The General's House is the official residence of the Commander of the Sri Lanka Army, located in Colombo, Sri Lanka.

==History==
The British Colonial Government of Ceylon constructed several Class “A” type quarters to house government officials along Bullers Road. These houses have a large drawing room, dining room, office room and four large bedrooms. These quarters are semi-detached, being divided by a hollow wall to prevent the passage of sound. Special attention have been given to ventilating the rooms, each house was provided with electric lights, fans, bells, modern sanitary fittings and was connected to the water-carriage system. One of these houses was used by the senior British Naval officer in Colombo, hence it was known as the “Captain’s House”. According to a letter dated 19 June 1947, the Ministry of Agriculture and Lands temporarily handed over the dwelling, then known as the Captain's House, to the then Commander of the Ceylon Garrison Force.

Brigadier James Roderick Sinclair, the Earl of Caithness, was appointed the first Commander of the Ceylon Army in 1949 and played a major role in establishing it as a regular army from the volunteer Ceylon Defence Force till 1952. He and his wife Gabrielle, the Countess of Caithness and their children Lady Bridget, Lady Margaret and Malcolm settled in well at “Captain’s House” at Bullers Road.

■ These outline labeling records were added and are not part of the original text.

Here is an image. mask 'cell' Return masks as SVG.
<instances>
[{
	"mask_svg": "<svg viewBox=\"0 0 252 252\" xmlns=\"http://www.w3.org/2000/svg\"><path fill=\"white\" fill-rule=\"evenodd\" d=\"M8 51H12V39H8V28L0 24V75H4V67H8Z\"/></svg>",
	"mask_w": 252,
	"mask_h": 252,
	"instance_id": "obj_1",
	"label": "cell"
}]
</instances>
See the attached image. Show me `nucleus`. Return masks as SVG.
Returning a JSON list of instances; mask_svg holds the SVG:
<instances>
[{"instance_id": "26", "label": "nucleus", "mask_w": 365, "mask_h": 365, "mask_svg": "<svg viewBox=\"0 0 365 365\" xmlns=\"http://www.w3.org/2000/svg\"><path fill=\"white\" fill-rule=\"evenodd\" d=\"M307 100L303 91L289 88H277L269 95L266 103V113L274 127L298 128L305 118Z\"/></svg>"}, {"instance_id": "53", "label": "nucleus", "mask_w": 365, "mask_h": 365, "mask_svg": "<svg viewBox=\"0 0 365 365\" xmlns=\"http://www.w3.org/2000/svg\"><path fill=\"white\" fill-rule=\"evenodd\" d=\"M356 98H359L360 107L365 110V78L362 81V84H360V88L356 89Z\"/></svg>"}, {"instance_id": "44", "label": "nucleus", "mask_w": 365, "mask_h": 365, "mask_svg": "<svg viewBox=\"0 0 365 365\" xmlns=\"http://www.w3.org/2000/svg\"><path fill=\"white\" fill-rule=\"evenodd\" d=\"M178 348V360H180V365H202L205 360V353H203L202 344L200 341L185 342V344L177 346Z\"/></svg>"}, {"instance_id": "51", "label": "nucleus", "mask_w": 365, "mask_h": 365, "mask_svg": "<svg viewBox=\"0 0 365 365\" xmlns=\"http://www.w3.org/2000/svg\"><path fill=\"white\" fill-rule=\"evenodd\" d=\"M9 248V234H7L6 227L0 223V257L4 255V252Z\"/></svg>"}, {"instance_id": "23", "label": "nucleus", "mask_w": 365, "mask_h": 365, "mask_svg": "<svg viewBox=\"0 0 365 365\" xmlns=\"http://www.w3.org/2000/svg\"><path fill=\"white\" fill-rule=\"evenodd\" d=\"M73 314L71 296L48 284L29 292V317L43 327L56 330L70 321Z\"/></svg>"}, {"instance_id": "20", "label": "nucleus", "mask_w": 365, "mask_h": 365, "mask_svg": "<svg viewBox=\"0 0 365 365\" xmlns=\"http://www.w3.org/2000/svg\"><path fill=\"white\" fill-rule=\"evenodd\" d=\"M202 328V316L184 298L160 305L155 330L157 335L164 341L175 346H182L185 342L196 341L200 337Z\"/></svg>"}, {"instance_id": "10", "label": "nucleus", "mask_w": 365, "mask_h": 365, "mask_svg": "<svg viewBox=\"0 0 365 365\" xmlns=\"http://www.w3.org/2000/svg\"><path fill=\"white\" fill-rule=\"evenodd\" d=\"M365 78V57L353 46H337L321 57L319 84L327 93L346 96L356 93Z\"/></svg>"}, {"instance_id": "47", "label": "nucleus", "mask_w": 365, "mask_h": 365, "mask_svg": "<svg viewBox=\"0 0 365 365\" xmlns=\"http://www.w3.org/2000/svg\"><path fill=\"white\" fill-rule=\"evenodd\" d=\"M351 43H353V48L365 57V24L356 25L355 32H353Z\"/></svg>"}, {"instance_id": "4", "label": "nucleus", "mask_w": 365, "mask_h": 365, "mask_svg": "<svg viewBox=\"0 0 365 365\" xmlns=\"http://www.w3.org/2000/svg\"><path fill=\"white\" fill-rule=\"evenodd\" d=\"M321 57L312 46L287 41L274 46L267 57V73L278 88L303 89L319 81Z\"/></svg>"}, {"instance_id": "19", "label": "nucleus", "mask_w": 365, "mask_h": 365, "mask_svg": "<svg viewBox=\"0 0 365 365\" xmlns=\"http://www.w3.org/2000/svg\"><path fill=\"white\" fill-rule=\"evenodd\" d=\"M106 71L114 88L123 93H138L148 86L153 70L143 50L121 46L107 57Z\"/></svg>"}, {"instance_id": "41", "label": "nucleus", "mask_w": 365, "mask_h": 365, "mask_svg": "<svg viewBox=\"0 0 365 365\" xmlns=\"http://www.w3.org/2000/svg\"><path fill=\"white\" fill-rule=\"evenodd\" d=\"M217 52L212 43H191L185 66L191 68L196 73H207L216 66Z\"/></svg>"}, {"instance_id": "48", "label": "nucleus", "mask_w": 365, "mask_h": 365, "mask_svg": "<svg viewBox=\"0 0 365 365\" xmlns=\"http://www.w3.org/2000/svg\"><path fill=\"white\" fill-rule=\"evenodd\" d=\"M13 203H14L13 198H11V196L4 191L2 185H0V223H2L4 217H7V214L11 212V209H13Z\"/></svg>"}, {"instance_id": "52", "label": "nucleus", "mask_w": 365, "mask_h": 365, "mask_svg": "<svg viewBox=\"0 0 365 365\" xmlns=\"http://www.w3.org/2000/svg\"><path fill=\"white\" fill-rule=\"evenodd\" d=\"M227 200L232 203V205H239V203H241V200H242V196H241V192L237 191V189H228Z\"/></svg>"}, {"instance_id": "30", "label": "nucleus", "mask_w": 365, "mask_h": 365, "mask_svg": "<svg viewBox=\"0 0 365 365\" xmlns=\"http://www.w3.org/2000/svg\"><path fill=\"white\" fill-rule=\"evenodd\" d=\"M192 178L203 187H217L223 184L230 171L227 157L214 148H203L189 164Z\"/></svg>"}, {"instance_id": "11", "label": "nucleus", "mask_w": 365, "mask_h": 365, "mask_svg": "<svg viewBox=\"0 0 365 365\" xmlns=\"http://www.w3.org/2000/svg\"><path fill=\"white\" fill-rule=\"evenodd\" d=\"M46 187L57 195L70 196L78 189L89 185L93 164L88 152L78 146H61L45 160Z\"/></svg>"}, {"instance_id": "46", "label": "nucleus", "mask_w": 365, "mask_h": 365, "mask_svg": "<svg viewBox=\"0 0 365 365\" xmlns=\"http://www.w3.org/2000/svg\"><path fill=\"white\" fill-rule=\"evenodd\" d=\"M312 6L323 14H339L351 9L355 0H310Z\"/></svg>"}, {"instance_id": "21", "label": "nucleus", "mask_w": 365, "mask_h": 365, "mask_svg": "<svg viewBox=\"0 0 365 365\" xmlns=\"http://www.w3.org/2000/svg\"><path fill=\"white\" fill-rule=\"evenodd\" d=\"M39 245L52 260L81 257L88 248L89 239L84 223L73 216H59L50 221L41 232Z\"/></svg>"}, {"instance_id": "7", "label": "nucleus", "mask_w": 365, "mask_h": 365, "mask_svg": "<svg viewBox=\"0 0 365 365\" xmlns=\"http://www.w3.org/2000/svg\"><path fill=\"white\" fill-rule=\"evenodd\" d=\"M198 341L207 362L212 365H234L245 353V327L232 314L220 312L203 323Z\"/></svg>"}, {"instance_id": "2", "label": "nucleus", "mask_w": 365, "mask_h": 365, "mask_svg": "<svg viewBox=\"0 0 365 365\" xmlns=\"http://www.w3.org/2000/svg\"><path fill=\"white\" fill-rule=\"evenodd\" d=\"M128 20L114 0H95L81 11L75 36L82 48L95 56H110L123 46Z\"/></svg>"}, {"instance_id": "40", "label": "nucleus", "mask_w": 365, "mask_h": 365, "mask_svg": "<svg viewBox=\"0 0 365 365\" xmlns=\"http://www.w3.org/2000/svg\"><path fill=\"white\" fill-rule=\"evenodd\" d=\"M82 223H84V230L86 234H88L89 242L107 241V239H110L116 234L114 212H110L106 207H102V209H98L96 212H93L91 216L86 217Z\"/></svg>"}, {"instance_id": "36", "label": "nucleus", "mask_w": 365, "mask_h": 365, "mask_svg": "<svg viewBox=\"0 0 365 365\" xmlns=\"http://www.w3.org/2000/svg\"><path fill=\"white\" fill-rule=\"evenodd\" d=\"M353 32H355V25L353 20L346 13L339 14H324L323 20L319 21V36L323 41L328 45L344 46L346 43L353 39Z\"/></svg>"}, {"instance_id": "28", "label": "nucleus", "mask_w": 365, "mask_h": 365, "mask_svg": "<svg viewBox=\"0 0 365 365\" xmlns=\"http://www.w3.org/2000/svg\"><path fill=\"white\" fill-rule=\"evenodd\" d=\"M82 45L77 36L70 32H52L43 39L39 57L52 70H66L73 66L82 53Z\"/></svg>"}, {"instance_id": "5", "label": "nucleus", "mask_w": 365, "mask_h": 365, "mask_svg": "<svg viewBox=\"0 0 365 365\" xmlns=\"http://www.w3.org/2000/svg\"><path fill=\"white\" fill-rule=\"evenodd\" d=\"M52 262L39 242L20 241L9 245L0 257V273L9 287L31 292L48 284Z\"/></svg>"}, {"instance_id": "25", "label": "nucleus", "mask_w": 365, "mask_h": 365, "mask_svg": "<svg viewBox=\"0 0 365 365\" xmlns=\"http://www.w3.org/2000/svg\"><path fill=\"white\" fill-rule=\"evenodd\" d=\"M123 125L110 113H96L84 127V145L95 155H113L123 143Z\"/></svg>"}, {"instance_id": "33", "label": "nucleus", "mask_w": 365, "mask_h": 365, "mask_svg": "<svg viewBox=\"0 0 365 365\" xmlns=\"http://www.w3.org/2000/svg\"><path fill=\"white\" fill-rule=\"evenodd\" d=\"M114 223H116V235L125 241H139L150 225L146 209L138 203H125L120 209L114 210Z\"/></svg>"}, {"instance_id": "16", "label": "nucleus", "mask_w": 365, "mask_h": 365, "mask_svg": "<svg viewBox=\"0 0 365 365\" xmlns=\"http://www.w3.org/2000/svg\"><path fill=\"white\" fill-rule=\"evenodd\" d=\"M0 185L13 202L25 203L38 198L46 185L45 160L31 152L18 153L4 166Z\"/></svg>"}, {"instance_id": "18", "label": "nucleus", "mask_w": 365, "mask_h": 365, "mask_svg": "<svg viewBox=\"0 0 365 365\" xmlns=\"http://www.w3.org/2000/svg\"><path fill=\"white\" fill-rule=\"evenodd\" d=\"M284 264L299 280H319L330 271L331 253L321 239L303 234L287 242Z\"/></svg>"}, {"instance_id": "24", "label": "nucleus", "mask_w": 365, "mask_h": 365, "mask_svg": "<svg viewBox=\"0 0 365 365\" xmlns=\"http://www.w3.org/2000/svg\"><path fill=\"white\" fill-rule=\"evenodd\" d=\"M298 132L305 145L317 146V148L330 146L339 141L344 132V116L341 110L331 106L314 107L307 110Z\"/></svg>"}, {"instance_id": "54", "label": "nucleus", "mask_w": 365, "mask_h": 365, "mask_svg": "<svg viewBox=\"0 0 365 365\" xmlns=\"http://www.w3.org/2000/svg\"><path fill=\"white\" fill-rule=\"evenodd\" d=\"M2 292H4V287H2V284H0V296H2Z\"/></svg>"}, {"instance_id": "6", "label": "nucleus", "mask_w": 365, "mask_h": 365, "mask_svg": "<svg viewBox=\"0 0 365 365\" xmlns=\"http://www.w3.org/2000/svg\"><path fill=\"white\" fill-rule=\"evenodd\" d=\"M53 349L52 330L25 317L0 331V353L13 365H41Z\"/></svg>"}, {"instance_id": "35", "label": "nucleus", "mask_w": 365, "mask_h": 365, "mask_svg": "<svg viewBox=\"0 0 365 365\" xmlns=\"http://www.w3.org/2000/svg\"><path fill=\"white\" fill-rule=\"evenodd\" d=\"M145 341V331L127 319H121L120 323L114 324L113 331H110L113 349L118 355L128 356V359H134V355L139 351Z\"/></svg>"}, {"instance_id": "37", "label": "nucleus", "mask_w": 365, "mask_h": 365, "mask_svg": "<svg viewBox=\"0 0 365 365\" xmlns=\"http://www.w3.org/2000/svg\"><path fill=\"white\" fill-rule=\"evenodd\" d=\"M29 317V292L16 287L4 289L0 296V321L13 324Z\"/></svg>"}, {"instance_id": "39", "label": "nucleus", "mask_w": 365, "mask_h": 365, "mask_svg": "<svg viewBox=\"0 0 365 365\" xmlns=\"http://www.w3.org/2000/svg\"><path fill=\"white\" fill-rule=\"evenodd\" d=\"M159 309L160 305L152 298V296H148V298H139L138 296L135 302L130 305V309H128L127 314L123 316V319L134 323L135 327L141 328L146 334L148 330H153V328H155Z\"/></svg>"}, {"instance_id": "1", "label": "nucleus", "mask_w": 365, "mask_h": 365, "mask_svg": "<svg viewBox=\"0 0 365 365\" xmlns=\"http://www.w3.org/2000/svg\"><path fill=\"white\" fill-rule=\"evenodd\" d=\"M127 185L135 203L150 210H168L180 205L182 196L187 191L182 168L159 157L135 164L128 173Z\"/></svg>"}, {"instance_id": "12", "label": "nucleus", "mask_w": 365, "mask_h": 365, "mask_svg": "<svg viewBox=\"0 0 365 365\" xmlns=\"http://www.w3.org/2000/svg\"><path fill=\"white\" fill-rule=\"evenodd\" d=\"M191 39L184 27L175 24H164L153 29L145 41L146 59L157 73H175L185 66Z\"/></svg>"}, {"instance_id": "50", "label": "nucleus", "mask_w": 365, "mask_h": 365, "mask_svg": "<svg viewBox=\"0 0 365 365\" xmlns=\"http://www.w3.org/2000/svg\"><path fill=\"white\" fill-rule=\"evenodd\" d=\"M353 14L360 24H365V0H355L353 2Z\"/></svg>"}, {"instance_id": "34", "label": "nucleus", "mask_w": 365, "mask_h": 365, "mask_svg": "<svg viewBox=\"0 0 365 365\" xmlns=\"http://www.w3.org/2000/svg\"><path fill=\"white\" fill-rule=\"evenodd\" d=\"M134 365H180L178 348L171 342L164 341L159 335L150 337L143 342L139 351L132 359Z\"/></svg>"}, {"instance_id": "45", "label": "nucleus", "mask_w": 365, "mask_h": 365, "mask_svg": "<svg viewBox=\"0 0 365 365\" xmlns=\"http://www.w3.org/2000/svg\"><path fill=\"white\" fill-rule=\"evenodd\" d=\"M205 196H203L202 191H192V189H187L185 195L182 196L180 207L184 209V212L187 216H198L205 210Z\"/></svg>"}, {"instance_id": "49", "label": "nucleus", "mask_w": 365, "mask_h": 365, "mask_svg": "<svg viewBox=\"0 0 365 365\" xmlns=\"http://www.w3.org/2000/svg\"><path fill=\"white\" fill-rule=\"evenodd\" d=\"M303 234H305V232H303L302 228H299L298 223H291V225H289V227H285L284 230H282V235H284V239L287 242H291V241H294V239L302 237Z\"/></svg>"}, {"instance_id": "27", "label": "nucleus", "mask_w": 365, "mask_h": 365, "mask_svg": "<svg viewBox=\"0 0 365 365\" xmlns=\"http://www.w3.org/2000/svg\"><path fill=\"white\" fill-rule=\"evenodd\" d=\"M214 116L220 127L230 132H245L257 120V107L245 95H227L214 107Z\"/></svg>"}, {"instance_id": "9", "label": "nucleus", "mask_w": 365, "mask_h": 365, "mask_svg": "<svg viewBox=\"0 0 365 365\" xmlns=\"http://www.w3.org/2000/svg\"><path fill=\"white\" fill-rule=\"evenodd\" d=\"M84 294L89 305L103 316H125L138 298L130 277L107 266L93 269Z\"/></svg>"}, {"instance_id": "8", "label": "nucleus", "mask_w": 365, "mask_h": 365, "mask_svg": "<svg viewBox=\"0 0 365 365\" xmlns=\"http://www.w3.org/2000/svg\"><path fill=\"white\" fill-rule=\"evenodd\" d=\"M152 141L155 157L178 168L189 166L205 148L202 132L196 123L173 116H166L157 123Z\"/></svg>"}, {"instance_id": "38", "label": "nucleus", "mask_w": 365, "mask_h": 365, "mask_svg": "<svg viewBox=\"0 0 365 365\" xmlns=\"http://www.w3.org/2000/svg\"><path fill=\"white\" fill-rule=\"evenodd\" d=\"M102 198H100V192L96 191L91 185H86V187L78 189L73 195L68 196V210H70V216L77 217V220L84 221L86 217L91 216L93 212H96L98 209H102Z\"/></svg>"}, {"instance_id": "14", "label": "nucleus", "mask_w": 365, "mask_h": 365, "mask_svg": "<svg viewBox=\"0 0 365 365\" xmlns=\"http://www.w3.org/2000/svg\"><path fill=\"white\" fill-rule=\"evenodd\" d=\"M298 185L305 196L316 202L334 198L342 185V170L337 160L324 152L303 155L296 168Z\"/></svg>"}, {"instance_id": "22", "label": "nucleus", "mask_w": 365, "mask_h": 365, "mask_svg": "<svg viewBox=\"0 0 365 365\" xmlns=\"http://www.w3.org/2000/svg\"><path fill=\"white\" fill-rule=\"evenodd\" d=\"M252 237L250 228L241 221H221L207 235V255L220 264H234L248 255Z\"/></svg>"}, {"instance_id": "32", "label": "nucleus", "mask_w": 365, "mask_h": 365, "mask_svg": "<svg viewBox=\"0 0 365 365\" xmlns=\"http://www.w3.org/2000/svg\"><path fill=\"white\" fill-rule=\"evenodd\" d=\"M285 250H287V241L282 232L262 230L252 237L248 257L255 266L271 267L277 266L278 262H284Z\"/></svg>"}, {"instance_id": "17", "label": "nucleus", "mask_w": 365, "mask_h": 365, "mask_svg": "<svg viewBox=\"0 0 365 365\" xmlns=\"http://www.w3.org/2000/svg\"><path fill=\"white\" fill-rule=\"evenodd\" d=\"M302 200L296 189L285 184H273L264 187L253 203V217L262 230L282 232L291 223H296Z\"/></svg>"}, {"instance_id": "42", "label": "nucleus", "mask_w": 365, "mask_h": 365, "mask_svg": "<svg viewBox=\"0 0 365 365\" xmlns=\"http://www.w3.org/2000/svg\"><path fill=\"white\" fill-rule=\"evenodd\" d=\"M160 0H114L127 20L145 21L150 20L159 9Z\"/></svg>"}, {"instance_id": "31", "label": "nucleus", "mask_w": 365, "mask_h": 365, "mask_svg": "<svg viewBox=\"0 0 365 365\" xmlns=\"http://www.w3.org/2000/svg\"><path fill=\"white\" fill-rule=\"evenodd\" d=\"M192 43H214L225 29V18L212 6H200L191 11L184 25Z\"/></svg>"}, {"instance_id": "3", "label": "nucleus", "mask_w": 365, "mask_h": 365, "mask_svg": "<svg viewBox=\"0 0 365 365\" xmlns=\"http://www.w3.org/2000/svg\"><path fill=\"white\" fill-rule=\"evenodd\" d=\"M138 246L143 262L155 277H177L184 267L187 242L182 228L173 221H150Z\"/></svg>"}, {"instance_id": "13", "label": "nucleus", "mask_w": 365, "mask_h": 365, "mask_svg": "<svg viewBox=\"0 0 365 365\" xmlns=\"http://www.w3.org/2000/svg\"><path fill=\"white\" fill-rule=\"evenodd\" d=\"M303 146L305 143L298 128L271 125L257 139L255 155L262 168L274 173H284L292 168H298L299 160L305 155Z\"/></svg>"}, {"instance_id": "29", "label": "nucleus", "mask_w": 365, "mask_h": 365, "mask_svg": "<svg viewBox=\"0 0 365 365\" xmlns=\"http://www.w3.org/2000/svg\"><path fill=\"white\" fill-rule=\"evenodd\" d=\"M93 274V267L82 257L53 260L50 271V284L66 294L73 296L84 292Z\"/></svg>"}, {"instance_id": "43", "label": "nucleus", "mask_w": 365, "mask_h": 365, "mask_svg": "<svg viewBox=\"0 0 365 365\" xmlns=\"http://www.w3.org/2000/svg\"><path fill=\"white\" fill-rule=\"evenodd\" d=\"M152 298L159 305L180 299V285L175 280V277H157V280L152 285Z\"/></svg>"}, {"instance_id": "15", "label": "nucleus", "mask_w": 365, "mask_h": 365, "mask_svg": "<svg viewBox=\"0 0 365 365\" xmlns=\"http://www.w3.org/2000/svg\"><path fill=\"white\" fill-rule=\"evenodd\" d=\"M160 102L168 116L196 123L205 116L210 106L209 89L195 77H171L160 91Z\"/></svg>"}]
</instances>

Later on Major General Richard Udugama decided to change the name of the Commander of the Army's official residence at Bullers Road (now Bauddhaloka Mawatha) from “Captain’s House” to “General’s House”. From the time of the Earl of Caithness, this became the official residence of the Commander of the Army with a short interruption when the Attorney General moved in there between Brigadier Sir Francis Reid’s departure in 1955 and Brigadier Muttukumaru’s return in January 1956.

==Guard==
A ceremonial guard is mounted at the gates of the house when the commander is present in Colombo during day time. Traditionally the guard is drawn from the commanders parent regiment.